Task requirements:
#1 Using the text on women's careers, answer each question briefly:
(a) How many of the 31 women who started as primary school teachers upgraded to enable progression to senior school teaching?
(b) After how many years did Pilarina finally achieve promotion?
(c) What did women in financial services hire so they could work the expected long hours?
#2 List every career strategy that the text on women's careers attributes to the women in financial services.

Reading text:
How then did they manage these tensions and what are the implications for how women’s careers are understood? Although these women’s careers did not present any boundaryless features, there was clear evidence of agentic responses in shaping their careers directed at overcoming organisational barriers rather than initiating new and protean career paths. Despite the challenges of work–life articulation, over half of the sample had progressed in their careers by mid to late stage. In financial services, their strategies included displays of commitment (through very long hours), hard work (to ensure persistent good performance), finding ways to make themselves visible to decision-makers and upgrading qualifications to secure a pay rise or future promotion. Teachers used agency to provide direction to their careers, mainly through upgrading qualifications. Fifteen out of 31 who had started as primary school teachers had upgraded to enable progression to senior school teaching. In some cases, this demonstrated remarkable persistence: for example, Pilarina finally achieved promotion after 21 years, three failed promotion boards, four years spent post qualifying waiting for promotion and a further year before actually being paid as a secondary school teacher.
Despite mainly staying within a single organisation, the women did not follow traditional linear organisational careers but instead had to make compromises and find ways to manage their careers within effectively irreconcilable constraints. The very different but equally difficult demands of careers in teaching and financial services led to divergent overarching strategies for work–family reconciliation. In teaching, despite short classroom hours, women had to undertake preparation and manage the housework and much of the childcare without domestic help. In financial services, women hired domestic help to enable them to work the expected long hours, but this came at the cost of limited time with their children and continued expectations of family duties that they must perform themselves. For both groups of women, reconciling work and family was stressful and involved long total work hours and a high level of organisation. At particular junctures, specific issues arose either within the family or at work that required compromises that impacted on one or both domains. As these accommodations were made within a full-time continuous career, they did not lead to any form of work–life balance. Instead, the compromises resulted often in ‘second-best’ or makeshift solutions for both spheres.

Record excerpts:
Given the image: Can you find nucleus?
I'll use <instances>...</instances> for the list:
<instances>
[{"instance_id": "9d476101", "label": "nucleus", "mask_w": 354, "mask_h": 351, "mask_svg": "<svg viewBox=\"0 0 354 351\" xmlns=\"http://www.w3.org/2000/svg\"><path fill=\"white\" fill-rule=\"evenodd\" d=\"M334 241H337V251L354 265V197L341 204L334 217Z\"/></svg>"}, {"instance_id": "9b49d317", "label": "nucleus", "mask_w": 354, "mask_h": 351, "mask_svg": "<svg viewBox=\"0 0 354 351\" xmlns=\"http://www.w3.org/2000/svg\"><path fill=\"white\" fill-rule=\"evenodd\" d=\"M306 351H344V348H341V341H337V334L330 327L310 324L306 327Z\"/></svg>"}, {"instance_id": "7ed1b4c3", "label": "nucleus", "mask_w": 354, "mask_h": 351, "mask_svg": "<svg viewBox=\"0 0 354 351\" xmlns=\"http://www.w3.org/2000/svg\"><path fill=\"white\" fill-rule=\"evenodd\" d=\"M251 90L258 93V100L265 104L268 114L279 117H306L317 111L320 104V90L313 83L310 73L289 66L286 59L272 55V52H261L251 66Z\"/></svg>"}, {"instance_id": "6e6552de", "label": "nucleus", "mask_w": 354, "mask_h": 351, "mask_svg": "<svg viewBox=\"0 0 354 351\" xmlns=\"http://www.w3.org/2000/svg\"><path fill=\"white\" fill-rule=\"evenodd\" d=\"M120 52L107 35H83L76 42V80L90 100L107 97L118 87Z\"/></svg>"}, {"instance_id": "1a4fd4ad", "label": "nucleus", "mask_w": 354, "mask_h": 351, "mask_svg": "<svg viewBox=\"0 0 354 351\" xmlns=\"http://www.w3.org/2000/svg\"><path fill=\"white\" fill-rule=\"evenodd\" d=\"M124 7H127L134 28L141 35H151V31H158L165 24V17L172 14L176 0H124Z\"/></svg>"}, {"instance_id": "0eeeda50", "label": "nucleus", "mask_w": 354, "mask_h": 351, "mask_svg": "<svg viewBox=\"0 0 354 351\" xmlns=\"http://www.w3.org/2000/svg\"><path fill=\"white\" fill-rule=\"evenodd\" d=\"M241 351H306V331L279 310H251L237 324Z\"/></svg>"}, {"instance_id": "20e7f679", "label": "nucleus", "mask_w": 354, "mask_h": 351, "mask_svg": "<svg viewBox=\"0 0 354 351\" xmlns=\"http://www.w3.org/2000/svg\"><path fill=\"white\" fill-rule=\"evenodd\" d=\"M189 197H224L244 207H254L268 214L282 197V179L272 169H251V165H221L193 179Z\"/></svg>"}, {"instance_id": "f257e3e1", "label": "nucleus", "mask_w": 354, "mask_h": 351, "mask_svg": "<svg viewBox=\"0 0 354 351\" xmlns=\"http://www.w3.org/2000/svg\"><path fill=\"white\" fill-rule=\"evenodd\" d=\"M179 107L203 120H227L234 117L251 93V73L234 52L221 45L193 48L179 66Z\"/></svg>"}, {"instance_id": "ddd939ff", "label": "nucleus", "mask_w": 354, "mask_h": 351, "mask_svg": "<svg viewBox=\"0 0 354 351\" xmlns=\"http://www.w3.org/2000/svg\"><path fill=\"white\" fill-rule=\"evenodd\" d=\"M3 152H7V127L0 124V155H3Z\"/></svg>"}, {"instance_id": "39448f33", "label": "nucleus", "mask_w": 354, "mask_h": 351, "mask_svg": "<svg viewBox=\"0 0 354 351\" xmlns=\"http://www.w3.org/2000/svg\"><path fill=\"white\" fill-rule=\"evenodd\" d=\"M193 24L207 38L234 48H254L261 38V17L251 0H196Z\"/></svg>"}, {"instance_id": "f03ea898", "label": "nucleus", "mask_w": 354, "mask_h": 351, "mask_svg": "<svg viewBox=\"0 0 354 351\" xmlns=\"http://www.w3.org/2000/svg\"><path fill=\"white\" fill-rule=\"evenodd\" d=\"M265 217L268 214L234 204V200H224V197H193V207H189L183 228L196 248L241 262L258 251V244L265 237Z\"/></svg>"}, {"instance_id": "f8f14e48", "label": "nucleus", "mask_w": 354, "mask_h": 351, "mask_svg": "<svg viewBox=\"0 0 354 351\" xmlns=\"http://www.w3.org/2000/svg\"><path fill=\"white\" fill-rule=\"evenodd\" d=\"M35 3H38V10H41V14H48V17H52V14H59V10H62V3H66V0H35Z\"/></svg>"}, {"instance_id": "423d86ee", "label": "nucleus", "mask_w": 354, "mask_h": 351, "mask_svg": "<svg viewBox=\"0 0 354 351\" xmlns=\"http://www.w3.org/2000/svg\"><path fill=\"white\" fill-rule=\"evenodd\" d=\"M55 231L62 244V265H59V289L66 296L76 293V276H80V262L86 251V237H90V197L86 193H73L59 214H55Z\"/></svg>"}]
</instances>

Full answers:
#1
(a) Fifteen
(b) 21 years
(c) Domestic help

#2
- Displays of commitment (through very long hours)
- Hard work (to ensure persistent good performance)
- Finding ways to make themselves visible to decision-makers
- Upgrading qualifications to secure a pay rise or future promotion